Beitrag von Rheinwind »

Durch Gespräche mit Therapeuten und meine Aufenthalte in diversen psychosomatischen Kliniken habe ich etliche (für mich zum Teil unbekannte) Probleme kennengelernt. Mein Eindruck ist, daß der arbeitslose Jugendliche ohne Abschluß und Perspektive, der arbeitsmäßig Überforderte gleich welchen Alters, der von Mobbing Zermürbte, der vom Arbeitgeber Gedrungene, der von Prüfungsstress Verängstigte, der von der Zukunft Irritierte, der vom Eheleben Frustierte und Enttäuschte, der durch sein Elterhaus Verunsicherte und der durch ein Sexualdelikt Erniedrigte und Verstörte überhaupt keiner Medikamente bedarf.
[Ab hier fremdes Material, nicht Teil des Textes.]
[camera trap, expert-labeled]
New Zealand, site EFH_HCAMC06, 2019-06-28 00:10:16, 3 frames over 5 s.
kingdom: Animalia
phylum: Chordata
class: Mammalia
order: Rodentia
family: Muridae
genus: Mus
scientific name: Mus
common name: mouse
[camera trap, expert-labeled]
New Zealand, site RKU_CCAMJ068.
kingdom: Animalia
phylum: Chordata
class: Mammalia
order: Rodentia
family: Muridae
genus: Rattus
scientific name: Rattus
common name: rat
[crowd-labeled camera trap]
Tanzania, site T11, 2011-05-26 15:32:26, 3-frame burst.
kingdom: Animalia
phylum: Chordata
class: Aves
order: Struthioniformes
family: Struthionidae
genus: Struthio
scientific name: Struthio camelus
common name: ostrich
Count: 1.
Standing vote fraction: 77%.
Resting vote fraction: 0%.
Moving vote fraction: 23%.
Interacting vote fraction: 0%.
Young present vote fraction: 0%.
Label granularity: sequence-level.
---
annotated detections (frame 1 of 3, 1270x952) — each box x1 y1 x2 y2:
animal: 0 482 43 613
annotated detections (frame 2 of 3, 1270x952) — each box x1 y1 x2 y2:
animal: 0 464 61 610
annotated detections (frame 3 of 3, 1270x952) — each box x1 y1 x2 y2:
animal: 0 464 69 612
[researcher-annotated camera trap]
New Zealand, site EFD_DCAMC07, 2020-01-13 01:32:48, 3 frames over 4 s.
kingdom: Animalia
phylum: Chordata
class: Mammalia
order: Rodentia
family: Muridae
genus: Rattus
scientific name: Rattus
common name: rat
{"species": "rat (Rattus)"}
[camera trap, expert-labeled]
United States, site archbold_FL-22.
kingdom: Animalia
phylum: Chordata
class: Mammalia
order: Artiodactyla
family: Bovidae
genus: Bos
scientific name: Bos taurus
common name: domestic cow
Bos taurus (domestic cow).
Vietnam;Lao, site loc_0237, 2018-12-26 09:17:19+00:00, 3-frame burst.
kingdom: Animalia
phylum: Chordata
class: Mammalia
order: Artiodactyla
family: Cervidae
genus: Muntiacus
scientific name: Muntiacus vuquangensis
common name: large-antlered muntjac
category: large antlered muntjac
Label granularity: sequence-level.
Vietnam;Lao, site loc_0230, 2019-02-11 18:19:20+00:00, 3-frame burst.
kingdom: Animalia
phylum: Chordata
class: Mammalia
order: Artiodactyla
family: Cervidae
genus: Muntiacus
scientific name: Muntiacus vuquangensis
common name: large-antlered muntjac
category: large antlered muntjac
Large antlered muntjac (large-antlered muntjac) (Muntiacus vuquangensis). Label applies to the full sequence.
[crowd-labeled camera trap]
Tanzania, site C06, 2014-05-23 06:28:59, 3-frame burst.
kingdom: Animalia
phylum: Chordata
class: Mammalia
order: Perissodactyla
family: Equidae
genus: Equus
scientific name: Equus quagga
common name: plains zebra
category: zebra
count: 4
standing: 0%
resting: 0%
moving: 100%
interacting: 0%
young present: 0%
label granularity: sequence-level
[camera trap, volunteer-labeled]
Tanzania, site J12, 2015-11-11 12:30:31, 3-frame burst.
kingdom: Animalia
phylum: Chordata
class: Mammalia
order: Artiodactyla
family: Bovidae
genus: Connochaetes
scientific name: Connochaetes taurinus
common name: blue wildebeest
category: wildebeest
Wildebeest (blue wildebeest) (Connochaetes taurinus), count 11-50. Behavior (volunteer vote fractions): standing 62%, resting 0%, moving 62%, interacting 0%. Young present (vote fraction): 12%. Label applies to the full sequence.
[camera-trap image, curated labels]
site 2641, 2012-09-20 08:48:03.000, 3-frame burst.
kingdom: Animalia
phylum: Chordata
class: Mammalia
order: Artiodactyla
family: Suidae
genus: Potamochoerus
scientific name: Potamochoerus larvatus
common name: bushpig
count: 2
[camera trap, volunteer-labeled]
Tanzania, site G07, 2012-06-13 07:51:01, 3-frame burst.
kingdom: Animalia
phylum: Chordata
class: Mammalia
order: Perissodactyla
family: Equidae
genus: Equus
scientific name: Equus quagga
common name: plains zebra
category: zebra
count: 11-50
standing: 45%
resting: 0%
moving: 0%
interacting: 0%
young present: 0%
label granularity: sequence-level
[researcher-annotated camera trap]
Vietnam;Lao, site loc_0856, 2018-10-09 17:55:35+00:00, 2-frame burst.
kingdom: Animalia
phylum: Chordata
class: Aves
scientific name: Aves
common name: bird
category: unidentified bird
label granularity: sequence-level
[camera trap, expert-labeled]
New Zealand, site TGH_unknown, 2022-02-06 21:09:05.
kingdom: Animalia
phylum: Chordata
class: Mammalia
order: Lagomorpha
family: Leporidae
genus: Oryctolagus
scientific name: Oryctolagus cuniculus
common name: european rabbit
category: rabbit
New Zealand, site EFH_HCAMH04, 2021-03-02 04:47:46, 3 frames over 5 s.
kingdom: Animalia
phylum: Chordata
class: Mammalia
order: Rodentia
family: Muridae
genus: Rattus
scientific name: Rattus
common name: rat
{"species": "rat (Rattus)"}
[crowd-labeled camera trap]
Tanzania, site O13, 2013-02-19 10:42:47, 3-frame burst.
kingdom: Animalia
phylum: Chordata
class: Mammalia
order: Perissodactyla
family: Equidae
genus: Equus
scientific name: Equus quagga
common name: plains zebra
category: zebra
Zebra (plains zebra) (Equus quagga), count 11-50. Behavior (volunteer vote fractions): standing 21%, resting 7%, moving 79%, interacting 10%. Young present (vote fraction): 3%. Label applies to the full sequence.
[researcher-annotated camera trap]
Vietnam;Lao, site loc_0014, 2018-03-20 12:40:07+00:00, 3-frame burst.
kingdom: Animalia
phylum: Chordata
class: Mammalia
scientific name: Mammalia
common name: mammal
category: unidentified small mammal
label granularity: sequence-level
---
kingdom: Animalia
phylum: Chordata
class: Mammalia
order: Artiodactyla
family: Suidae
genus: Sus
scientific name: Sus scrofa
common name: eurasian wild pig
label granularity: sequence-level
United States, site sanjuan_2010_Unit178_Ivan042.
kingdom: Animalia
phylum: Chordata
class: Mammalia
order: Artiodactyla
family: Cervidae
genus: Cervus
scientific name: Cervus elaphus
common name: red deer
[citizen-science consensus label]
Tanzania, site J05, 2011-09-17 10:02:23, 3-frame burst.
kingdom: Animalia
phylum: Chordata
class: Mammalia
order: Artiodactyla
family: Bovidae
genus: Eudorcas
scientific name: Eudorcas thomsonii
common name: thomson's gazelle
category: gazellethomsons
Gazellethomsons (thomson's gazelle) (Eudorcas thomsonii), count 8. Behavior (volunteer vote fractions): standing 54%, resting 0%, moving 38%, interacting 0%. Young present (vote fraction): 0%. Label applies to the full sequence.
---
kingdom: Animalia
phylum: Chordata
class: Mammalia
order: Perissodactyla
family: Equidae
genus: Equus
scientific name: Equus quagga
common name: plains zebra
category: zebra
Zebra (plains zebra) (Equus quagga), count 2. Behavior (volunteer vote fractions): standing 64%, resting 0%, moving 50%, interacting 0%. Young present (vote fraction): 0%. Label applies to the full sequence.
Er benötigt in den meisten Fällen (natürlich nicht allen) "lediglich" Jemanden, der ihn an die Hand nimmt und ihm einen für ihn spezifisch guten Weg aufzeigt. Mich würde einmal interessieren, wie ihr die Sache seht; klar gibt es Fälle, in denen die Medizin die Therapie ergänzen kann und zur Abwendung von Kritik für die weiblichen Leser, bitte "der" durch "die" ersetzen.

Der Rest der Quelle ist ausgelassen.